King of Chu
- Reign: 515–489 BC
- Predecessor: King Ping
- Successor: King Hui
- Died: 489 BC
- Spouse: Zhen Jiang (貞姜) Yue Ji (越姬) Cai Ji (蔡姬)
- Issue: King Hui

Names
- Ancestral name: Mǐ (羋) Lineage name: Xióng (熊) Given name: Zhēn (珍) or Zhěn (軫)

Posthumous name
- King Zhao (昭王) or King Shao (邵王)
- House: Mi
- Dynasty: Chu
- Father: King Ping
- Mother: Bo Ying

= King Zhao of Chu =

King of Chu, China from 515 to 491 BC

King Zhao of Chu (楚昭王 (Chǔ Zhāo Wáng)), personal name Xiong Zhen, was from 515 BC to 489 BC the king of the Chu state. King Zhao succeeded his father, King Ping, and was in turn succeeded to the throne by his son, King Hui.

==Life==
In 506 BCE, King Helü of the State of Wu led an army to invade Chu. His army was commanded by the military strategist Sun Tzu, author of The Art of War, as well as Wu Zixu, a Chu exile whose father and brother were killed by King Ping of Chu. The Wu army routed the Chu army at the historic Battle of Boju, and the Chu commander Nang Wa fled to the state of Zheng.
####
#### [LIST OF TASKS]
[1] In one to three sentences, explain how Xiong Zhen came to rule Chu and who took the throne after him, according to the article on King Zhao of Chu.
[2] Write the next part of the article on King Zhao of Chu, picking up right after its last sentence.

#### [EXCERPTED RECORDS]
####
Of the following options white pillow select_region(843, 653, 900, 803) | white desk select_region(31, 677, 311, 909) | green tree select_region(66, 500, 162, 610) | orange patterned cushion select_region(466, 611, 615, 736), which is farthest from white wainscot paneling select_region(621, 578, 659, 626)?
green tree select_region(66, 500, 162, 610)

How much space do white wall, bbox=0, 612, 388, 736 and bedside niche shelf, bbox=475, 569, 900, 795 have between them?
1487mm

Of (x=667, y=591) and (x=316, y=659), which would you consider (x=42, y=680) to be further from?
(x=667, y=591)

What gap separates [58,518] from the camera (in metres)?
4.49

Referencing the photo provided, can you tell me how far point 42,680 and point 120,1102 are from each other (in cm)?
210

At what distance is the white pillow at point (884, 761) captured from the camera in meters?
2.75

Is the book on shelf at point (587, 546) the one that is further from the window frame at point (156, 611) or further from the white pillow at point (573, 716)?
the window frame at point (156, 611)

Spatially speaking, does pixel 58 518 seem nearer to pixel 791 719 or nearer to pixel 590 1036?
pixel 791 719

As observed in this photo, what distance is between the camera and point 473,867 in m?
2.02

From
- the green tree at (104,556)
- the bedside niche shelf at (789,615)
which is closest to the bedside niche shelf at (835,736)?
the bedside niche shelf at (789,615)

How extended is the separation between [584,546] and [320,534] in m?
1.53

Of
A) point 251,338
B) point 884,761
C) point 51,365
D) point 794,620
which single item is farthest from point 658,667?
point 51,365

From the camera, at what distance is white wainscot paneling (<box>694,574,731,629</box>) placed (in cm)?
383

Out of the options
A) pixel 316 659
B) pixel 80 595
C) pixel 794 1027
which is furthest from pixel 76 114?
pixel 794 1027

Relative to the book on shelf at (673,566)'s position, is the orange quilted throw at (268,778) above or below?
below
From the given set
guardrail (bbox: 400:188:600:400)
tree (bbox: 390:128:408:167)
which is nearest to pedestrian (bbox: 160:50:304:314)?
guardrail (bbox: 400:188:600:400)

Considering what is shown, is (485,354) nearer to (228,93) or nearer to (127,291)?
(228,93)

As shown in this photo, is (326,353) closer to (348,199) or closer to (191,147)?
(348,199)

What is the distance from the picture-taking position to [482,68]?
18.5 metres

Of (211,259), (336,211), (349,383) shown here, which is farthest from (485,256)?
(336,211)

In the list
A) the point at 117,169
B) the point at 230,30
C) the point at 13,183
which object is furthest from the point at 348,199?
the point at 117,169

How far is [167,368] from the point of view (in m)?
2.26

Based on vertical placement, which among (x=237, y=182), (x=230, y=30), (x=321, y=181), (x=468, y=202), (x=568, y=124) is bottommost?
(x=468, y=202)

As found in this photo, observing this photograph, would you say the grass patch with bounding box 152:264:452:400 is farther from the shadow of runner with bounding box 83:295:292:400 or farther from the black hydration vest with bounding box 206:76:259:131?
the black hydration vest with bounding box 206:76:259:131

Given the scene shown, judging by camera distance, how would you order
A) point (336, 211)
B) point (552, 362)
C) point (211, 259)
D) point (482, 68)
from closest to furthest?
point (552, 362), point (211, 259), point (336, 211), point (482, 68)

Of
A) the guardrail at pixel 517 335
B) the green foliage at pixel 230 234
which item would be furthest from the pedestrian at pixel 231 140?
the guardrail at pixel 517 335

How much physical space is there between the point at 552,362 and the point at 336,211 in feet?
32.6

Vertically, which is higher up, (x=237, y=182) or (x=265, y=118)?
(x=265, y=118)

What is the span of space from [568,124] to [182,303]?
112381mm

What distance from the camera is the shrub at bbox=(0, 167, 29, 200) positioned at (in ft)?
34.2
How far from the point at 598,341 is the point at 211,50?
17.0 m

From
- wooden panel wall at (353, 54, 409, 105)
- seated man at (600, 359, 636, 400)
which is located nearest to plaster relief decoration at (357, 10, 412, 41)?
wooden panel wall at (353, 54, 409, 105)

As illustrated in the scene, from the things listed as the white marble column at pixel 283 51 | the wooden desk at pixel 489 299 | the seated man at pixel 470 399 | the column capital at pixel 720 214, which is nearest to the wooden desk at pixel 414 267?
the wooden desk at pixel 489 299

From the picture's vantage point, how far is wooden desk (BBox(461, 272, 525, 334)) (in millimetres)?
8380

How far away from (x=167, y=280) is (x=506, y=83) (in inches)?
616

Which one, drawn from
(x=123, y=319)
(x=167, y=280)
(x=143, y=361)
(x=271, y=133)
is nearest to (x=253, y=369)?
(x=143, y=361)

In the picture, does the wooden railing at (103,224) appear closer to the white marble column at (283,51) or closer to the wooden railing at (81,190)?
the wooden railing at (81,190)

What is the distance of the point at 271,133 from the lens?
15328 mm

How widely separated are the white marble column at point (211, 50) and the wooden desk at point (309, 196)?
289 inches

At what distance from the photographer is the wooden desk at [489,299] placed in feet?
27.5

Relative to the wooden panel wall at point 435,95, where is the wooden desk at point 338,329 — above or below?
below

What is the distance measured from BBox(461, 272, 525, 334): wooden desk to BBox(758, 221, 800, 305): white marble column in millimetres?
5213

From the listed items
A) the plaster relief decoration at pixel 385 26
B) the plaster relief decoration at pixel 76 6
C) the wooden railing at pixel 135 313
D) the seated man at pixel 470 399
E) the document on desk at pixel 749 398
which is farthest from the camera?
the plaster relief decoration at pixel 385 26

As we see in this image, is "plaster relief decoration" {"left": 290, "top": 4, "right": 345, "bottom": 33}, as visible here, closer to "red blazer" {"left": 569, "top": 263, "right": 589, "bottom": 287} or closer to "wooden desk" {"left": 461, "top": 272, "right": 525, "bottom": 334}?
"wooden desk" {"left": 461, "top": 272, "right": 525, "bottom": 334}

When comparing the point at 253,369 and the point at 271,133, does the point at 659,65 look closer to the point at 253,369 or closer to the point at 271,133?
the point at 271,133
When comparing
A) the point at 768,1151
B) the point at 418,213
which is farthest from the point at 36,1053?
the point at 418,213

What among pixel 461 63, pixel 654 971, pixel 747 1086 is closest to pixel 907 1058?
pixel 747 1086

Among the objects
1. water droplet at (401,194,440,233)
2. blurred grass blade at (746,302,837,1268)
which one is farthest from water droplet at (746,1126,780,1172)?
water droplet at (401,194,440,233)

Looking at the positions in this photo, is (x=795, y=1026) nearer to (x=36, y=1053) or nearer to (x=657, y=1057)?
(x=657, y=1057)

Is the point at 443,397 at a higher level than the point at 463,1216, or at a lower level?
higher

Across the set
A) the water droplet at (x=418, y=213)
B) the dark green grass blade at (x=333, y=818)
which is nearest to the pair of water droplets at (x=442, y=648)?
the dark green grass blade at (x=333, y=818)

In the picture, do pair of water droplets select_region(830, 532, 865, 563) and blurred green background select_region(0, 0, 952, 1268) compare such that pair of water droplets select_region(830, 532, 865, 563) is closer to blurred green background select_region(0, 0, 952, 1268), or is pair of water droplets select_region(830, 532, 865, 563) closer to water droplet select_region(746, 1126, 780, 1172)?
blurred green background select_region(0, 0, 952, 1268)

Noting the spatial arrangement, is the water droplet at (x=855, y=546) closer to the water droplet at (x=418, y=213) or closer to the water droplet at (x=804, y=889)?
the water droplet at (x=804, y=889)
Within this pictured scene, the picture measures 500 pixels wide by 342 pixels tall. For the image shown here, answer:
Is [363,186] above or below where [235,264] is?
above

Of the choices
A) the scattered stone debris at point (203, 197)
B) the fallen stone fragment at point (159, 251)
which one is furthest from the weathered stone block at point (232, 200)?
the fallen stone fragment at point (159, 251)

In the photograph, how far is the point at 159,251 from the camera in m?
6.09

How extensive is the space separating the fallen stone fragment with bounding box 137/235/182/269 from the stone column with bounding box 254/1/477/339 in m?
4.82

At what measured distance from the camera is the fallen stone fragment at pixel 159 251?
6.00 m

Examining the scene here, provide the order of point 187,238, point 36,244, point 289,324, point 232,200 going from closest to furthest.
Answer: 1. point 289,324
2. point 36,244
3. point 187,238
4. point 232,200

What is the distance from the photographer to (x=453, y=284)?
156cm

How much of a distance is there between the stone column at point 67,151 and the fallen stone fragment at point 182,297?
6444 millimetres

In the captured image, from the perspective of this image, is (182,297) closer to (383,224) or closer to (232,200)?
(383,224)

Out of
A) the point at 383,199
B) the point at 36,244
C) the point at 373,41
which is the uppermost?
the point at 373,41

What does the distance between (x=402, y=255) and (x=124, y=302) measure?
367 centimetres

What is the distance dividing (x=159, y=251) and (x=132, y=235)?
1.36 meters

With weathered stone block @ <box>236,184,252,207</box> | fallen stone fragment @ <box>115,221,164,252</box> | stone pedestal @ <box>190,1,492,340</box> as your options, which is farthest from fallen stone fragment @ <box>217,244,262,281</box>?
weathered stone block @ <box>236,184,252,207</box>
####
#### [ANSWERS TO THE TASKS]
[1] Xiong Zhen became king of Chu in 515 BC by succeeding his father, King Ping. After him, the throne passed to his son, King Hui.

[2]
The Wu army pursued the remaining Chu troops, won several more battles, and captured Ying, the capital of Chu. Chu general Shen Yin Shu defeated the Wu army but was severely wounded, and was killed by a Chu officer at his own request. King Zhao was forced to flee. During the escape he was wounded by a Chu arrow at Yunmeng from where he made his way through Yun to the State of Sui in northern Hubei. Chu Minister of State Shen Baoxu (申包胥) meanwhile headed for the State of Qin to plead for assistance from their army. At first, the Qin ruler Duke Ai was non-committal in his response but after Shen spent seven days kneeling and wailing in the Qin palace courtyard, Duke Ai was moved by his devotion and agreed to send troops to assist Chu. Thereafter, the Wu army retreated and King Zhao returned to the Chu capital at Ying.

In Zhuangzi, a story is recorded regarding a sheep-butcher named Yue (屠羊說), a subject of King Zhao that fled from Chu when Wu attacked. Yue followed King Zhao, and returned with him when King Zhao returned to his capital. King Zhao wanted to give Yue gifts for what King Zhao saw as Yue's loyalty, but due to Yue's moral beliefs, Yue refused to accept any gifts despite repeated offers.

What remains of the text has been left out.